For my own part I was alone in my mind surrounded by the memories of our relationship. It had been idyllic when I envisioned us together; beautiful and breathtaking. Now I knew that it would never reach those heights that I had projected upon it.
Eventually the ache sloughed off my mind enough for me to actively engage these memories on a less fantastical level. Looking at it again in this new reality I could see I had, like Thaw, covered up several things that didn’t quite live up to the grandiose love that I had imagined. Over here I’d covered over that argument we once had, there were certain patches of time that I’d completely whitewashed, and the small but not few rifts that were between us had been subtly tucked away in a corner.
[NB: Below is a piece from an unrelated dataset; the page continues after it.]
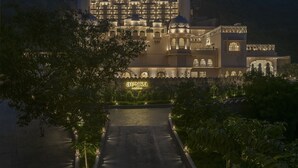 A large, illuminated hotel with a grand entrance, multiple balconies, and a prominent sign reading "Aurika." - Aurika, Udaipur - Luxury by Lemon Tree Hotels (Udaipur)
It was in this closer, unromantic re-examination of the relationship that I’d built up in my head that I realised all of these defects. It came to me then just how naïve I had been. Life is not fantasy, it’s not even art. We can use art and literature to inspire us or to help us process something in our lives, but in the end real life is what we live and breathe every day. Through envisioning myself as the sad, broken Duncan Thaw I had taken myself deep into a place of self-loathing and self-pity, but by taking a step back from my masterpiece – our relationship – I also stepped out of Thaw’s shoes and into my own, real ones.
I see now that our relationship is what it is; maybe not a masterpiece as I had envisioned, but one that is unique, beautiful and real. It may now be finished, but that doesn’t mean that its gone or that its power is any less significant, and its impact upon my reality is tangible every single day.
I, of course, didn’t really burn my copy of Lanark. I have a tendency towards the dramatic in my fantasies, but my reality is exactly that: reality. Art and reality are undeniably interwoven, but they are separate, and a great piece of work doesn’t deserve to bear the brunt of foolish human emotions. It’s there to help you process, understand and heal.
My copy of Lanark will remain forever on my bookshelf. Within it will be not only Alasdair Gray’s masterpiece, but the memories of my own attempt at achieving something great with you. In there is a tapestry of my own creation that only I can access. It revolves around you, our fantasy child, and my own heart. Once I thought it had been prematurely ended and would remain forever incomplete. Today I see that it had to be finished there for it to become what it was always meant to be. The memories of our love, in which I now see and cherish the imperfections, are an invaluable resource in my real life. They inspire me as I move onwards.
Now it’s time for me to start on my next work.